**The task**
Write out the entries again exactly as they are given.

**Given information**
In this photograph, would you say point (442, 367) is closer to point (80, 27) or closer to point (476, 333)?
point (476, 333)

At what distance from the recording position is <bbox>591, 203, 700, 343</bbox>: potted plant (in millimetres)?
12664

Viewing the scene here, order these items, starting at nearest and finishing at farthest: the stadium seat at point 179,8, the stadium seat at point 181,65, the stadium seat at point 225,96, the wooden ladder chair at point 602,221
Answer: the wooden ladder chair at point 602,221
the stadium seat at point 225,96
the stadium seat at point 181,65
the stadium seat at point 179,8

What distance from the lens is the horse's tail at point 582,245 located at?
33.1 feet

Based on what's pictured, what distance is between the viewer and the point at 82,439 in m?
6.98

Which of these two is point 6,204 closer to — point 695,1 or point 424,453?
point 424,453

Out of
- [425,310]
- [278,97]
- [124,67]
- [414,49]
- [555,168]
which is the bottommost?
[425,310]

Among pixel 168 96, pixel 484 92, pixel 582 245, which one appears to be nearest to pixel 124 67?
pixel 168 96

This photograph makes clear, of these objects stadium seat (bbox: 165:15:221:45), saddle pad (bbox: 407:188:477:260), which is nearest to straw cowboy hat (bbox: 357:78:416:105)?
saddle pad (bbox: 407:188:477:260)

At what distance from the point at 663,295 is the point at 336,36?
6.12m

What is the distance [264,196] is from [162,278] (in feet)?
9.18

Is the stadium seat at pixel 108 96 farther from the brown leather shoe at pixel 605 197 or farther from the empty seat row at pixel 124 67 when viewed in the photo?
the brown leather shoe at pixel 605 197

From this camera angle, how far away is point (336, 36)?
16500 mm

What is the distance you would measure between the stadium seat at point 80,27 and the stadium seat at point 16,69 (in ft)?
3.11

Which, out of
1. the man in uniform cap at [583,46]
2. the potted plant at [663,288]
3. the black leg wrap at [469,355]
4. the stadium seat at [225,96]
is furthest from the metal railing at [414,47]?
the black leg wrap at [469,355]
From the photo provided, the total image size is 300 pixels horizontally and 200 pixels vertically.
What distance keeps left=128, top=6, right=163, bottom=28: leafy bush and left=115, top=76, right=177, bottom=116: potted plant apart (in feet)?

**Response below**
In this photograph, would you say point (442, 367) is closer to point (80, 27) or closer to point (476, 333)?
point (476, 333)

At what distance from the recording position is <bbox>591, 203, 700, 343</bbox>: potted plant (in millimetres)?
12664

Viewing the scene here, order these items, starting at nearest and finishing at farthest: the stadium seat at point 179,8, the stadium seat at point 181,65, the stadium seat at point 225,96, the wooden ladder chair at point 602,221
Answer: the wooden ladder chair at point 602,221
the stadium seat at point 225,96
the stadium seat at point 181,65
the stadium seat at point 179,8

What distance from the lens is the horse's tail at point 582,245 located at?
33.1 feet

Based on what's pictured, what distance is between the viewer and the point at 82,439 in m?
6.98

Which of these two is point 6,204 closer to — point 695,1 or point 424,453?
point 424,453

Out of
- [425,310]
- [278,97]
- [124,67]
- [414,49]
- [555,168]
which is the bottommost?
[425,310]

Among pixel 168 96, pixel 484 92, pixel 582 245, which one appears to be nearest to pixel 124 67?
pixel 168 96

This photograph makes clear, of these objects stadium seat (bbox: 165:15:221:45), saddle pad (bbox: 407:188:477:260), which is nearest to straw cowboy hat (bbox: 357:78:416:105)?
saddle pad (bbox: 407:188:477:260)

At what distance from the point at 663,295 is the point at 336,36?
6.12m

What is the distance [264,196] is from [162,278] (in feet)?
9.18

Is the stadium seat at pixel 108 96 farther from the brown leather shoe at pixel 605 197 or farther from the empty seat row at pixel 124 67 when viewed in the photo?
the brown leather shoe at pixel 605 197

From this camera angle, how far away is point (336, 36)?
16500 mm

What is the distance you would measure between the stadium seat at point 80,27 and the stadium seat at point 16,69 (in ft)?
3.11

Which, out of
1. the man in uniform cap at [583,46]
2. the potted plant at [663,288]
3. the black leg wrap at [469,355]
4. the stadium seat at [225,96]
is furthest from the metal railing at [414,47]?
the black leg wrap at [469,355]
From the photo provided, the total image size is 300 pixels horizontally and 200 pixels vertically.
What distance keeps left=128, top=6, right=163, bottom=28: leafy bush and left=115, top=76, right=177, bottom=116: potted plant apart (in feet)?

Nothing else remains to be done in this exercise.